Lidia didn’t have time for lies, for games. “The warm-up with Hilde was a test. Not to see what you could do, but who you are.”
The queen’s head angled. The yellow hue remained.
Lidia said, “To see if you were as honorable as I had hoped. As trustworthy.”
“For what?” The sprite spat the words, sparks of pure red flying from her.
“To help me with a diversion—one that might save more lives than the three in the dungeon.”
Irithys sniffed. “You are Rigelus’s pet.” She waved with a burning hand to the mystics slumbering in their tanks. “No better than them, obeying him in all things. They would lie if he commanded them to. Would drown themselves, if he so much as breathed the word.”

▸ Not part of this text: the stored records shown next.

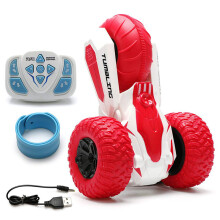 (Red) 2.4G RC Car Remote Control Three-Wheeled Stunt High Speed Racing Vehicle Rotating Toy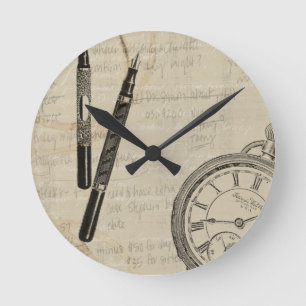 Horloge Ronde Stylos de fontaine et Watchface avec des notes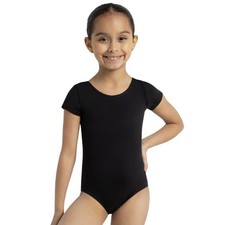 Capezio Girl's Large Black Team Basics Short Sleeve Leotard Ballet Dance I31-9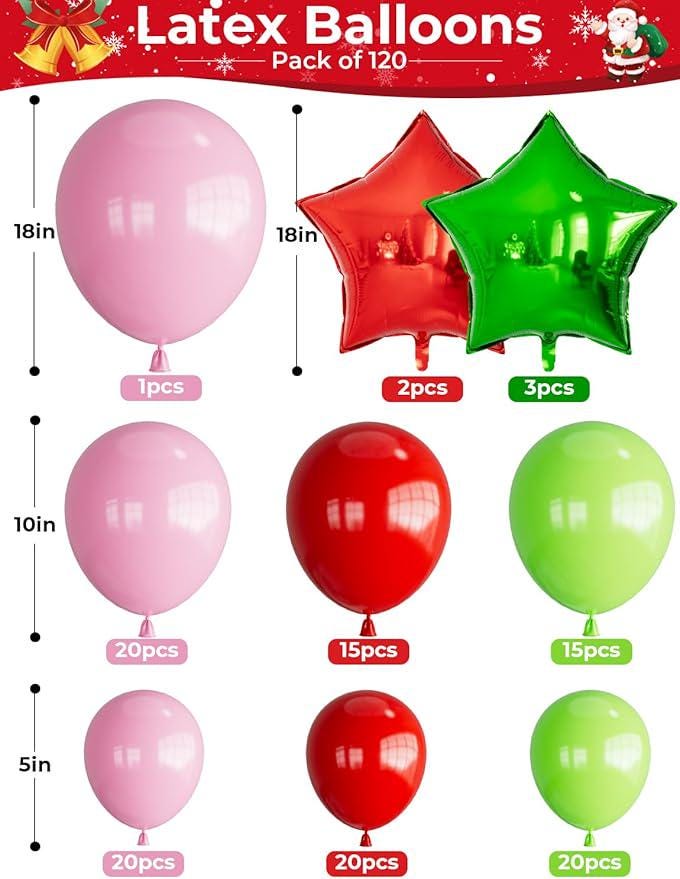 Christmas Balloon Arch Kit: Candy Cane & Star Garland (120 Piece)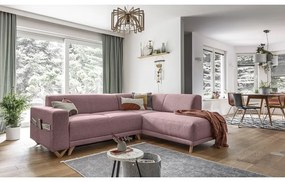 Różowy rozkładany/ze schowkiem narożnik (prawostronny/w kształcie litery L) Classy Sophie – Miuform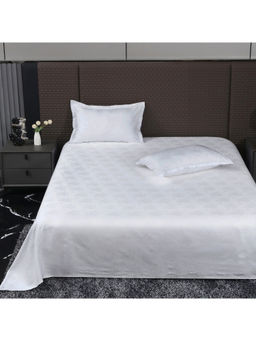 Story@Home - White 500TC Cotton Premium Bedsheet with 2 Pillow Covers (King)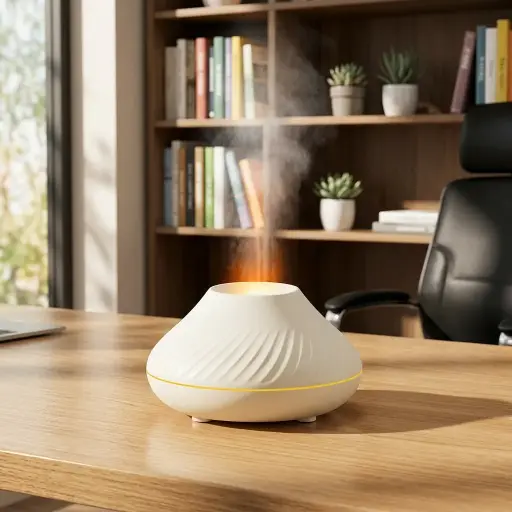 [HUM-015] Humidificador USB Fogata REDONDO (Blanco) (Sin filtro - Apto Aceite)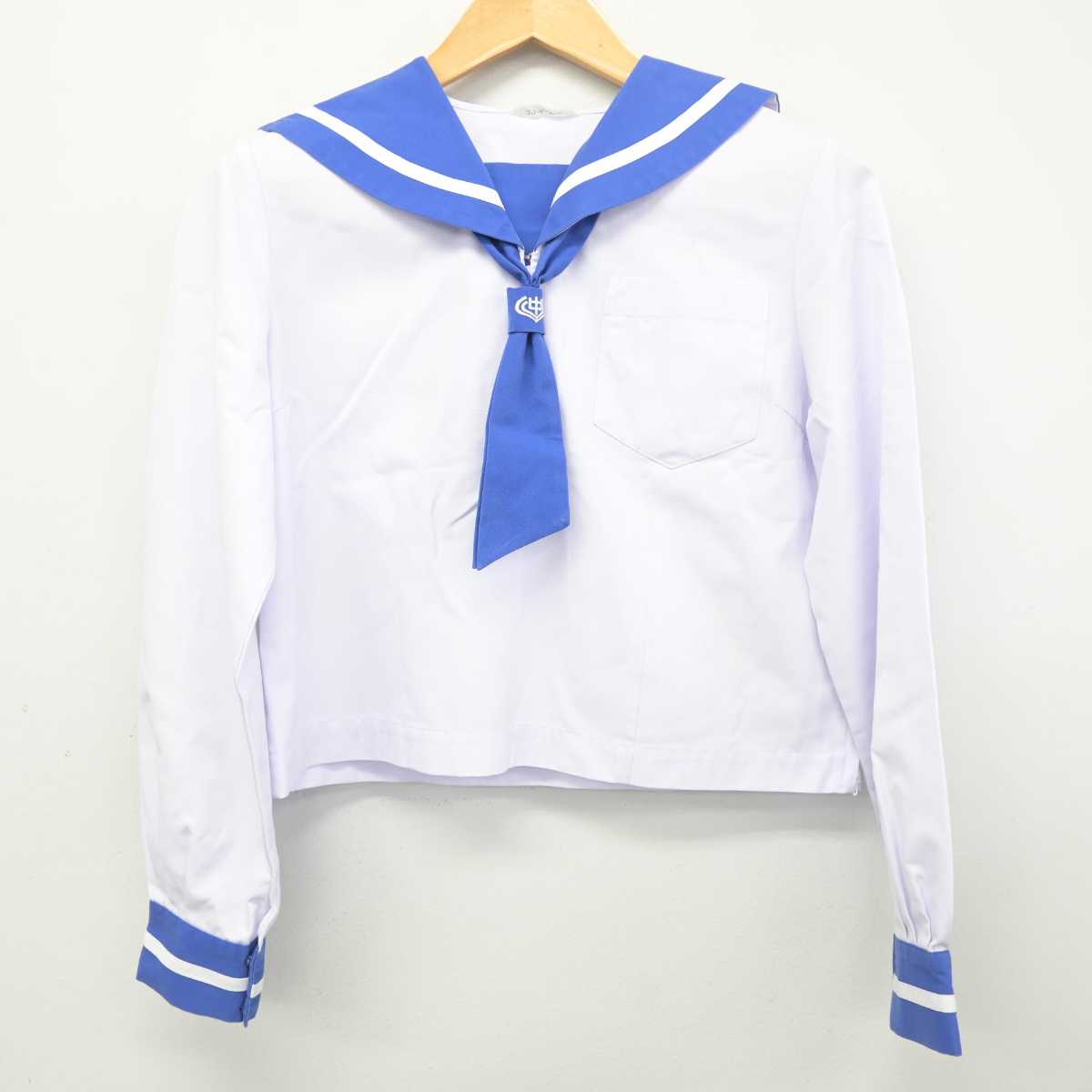 【中古】福島県 植田中学校 女子制服 2点 (セーラー服) sf078565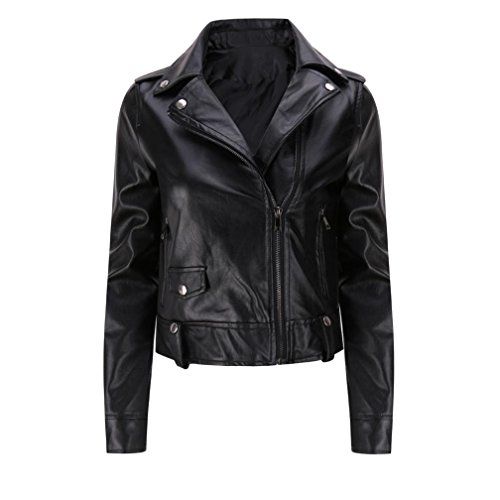 Transer Women Zipper Slim Pu Leather Motorcycle Moto Biker Short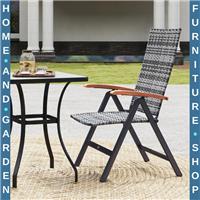 Grey Outdoor Folding Rattan Chair with Armrests Garden Camping Chair Foldable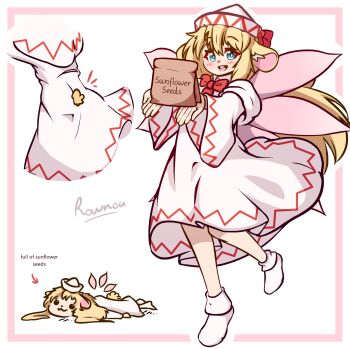 1girl :3 :d animal_ears bag blonde_hair blue_eyes dress fairy_wings hamster_ears hamster_girl hamster_tail hat highres lily_white lying on_stomach open_mouth paper_bag rownou small_tail smile socks touhou white_background white_dress white_hat white_socks wings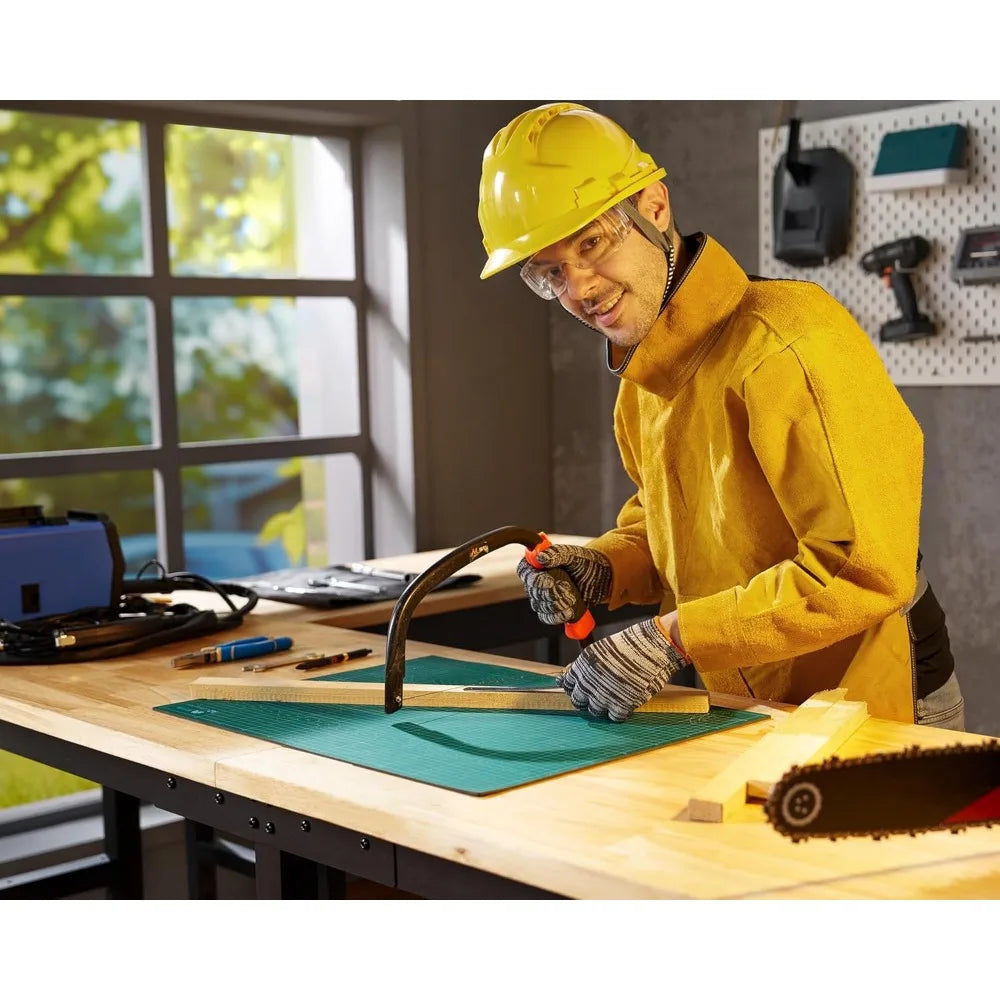 Adjustable Heavy-Duty Workbench, Rubber Wood Top with Power Outlets & Hooks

“I can explain later. Right now I only have”—she choked on the word—“trust to offer.”
“What of the cameras?” Irithys glanced to the ever-watchful eyes mounted throughout the space.
“I have people in my employ who have ensured that they are looking elsewhere right now,” Lidia said, praying that it was true.
And with an appeal to Luna, she tapped the crystal ball, dissolving it. She still had the access Rigelus had granted in her blood to open the ball—she could still make this happen.
She’d intended to use the Sprite Queen to attempt to melt the gorsian shackles off Ruhn, Baxian, and Athalar, but things had changed. She needed Irithys for something far bigger.
Irithys stood in the open air, arms crossed, now a familiar, wary orange shade. “And this?” She gestured to the ink on her neck.
Lidia said quietly, as calmly as she could, “I made a bargain with Hilde for her freedom. She need only do one favor for me when the time comes, and she’ll walk free.”
Irithys angled her head again. “And the part about me torturing you …?”
“Will come after that. To make it believable.”
“Make what believable?”
Lidia checked her watch. Not much time. “I need to know if you’re in or out.”
To her credit, the Sprite Queen didn’t waste time. Lidia held her stare, and let the queen see all that lay beneath it. Surprise lit Irithys’s face … but she nodded slowly, turning a determined hue of ruby.
“Get the hag,” the queen said.
* * *
It was a matter of a few minutes to get Hilde brought down. The guards didn’t question the Hind, and her luck had held—the mistress was still off complaining to Rigelus.
Hilde glared at Lidia as she stood before the sprite, the queen free of her crystal and burning a bright bloodred. “And I walk free as soon as I do this favor for you?”